🤖 AI Summary
This work addresses privacy-preserving community detection via transfer learning across multi-source heterogeneous networks. Methodologically: (1) we propose an adaptive weighted fusion mechanism that dynamically balances source network heterogeneity and transfer utility under differential privacy (DP) budget constraints, using randomized response for perturbation; (2) we formulate a regularized joint feature estimation model and theoretically establish its error bound with optimal selectivity.
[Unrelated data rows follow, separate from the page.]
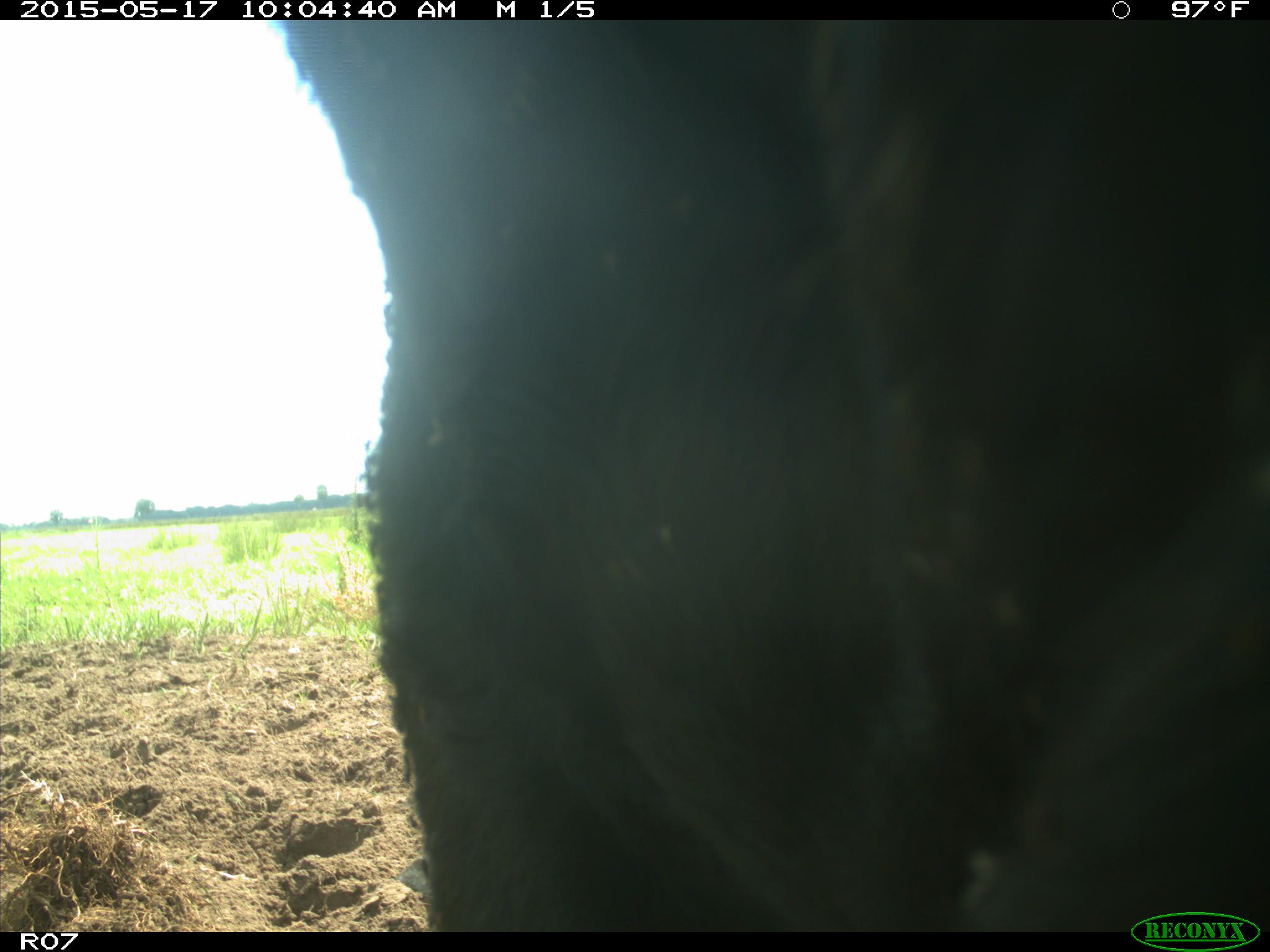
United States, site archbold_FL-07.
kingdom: Animalia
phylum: Chordata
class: Mammalia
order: Artiodactyla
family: Bovidae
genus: Bos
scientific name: Bos taurus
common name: domestic cow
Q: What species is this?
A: Bos taurus (domestic cow).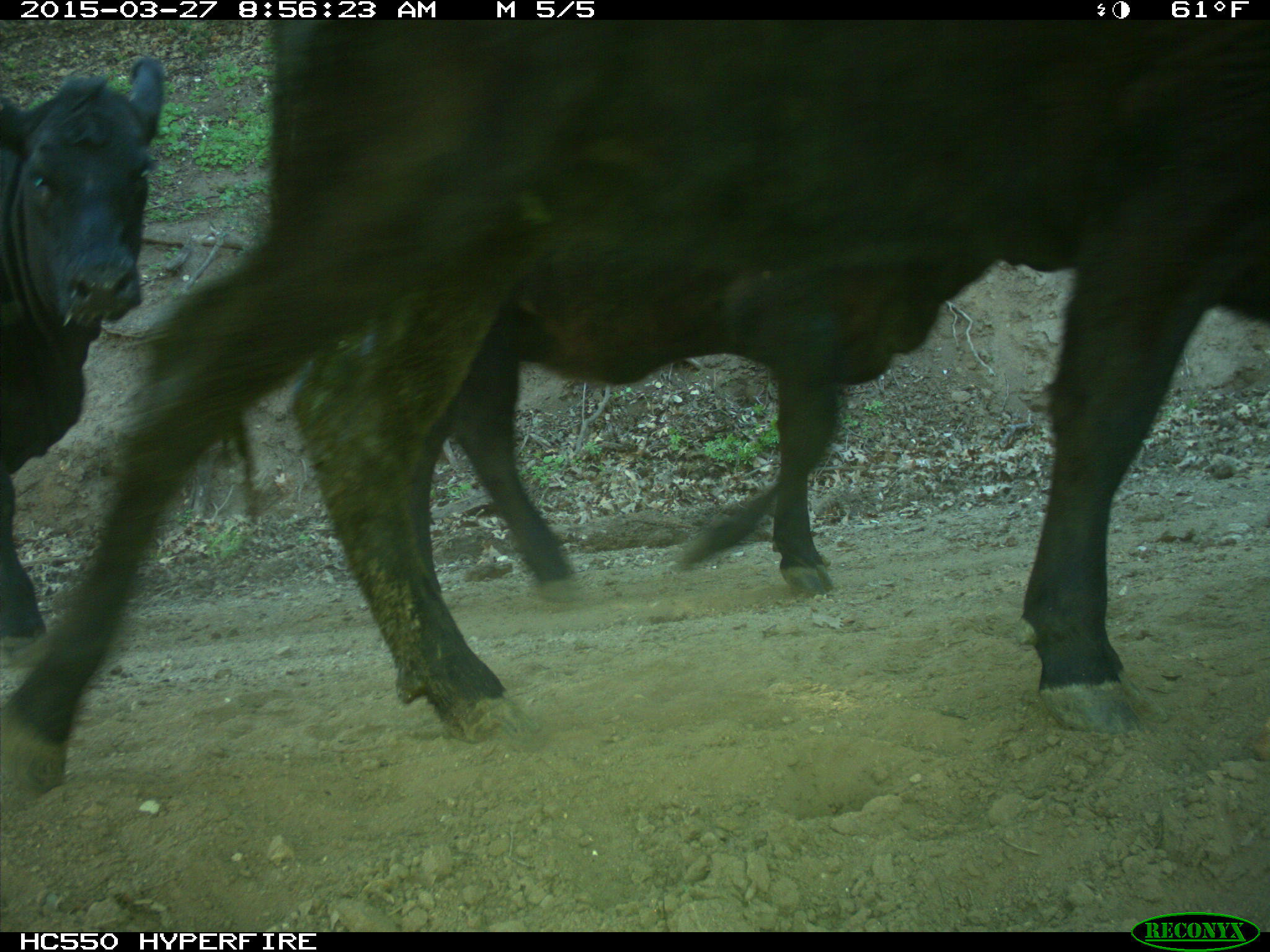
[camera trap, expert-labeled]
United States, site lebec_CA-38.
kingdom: Animalia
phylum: Chordata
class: Mammalia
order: Artiodactyla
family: Bovidae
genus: Bos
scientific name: Bos taurus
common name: domestic cow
Our key contribution is the first integration of DP-perturbed heterogeneous network transfer learning with spectral clustering—simultaneously ensuring rigorous privacy guarantees, accurate modeling of structural heterogeneity, and statistical interpretability. Experiments demonstrate that our approach significantly outperforms both single-network spectral clustering and naive weighted transfer baselines under stringent privacy constraints, achieving superior community detection accuracy and robustness.
📝 Abstract
This paper develops a new spectral clustering-based method called TransNet for transfer learning in community detection of network data. Our goal is to improve the clustering performance of the target network using auxiliary source networks, which are heterogeneous, privacy-preserved, and locally stored across various sources. The edges of each locally stored network are perturbed using the randomized response mechanism to achieve differential privacy. Notably, we allow the source networks to have distinct privacy-preserving and heterogeneity levels as often desired in practice. To better utilize the information from the source networks, we propose a novel adaptive weighting method to aggregate the eigenspaces of the source networks multiplied by adaptive weights chosen to incorporate the effects of privacy and heterogeneity. We propose a regularization method that combines the weighted average eigenspace of the source networks with the eigenspace of the target network to achieve an optimal balance between them. Theoretically, we show that the adaptive weighting method enjoys the error-bound-oracle property in the sense that the error bound of the estimated eigenspace only depends on informative source networks. We also demonstrate that TransNet performs better than the estimator using only the target network and the estimator using only the weighted source networks.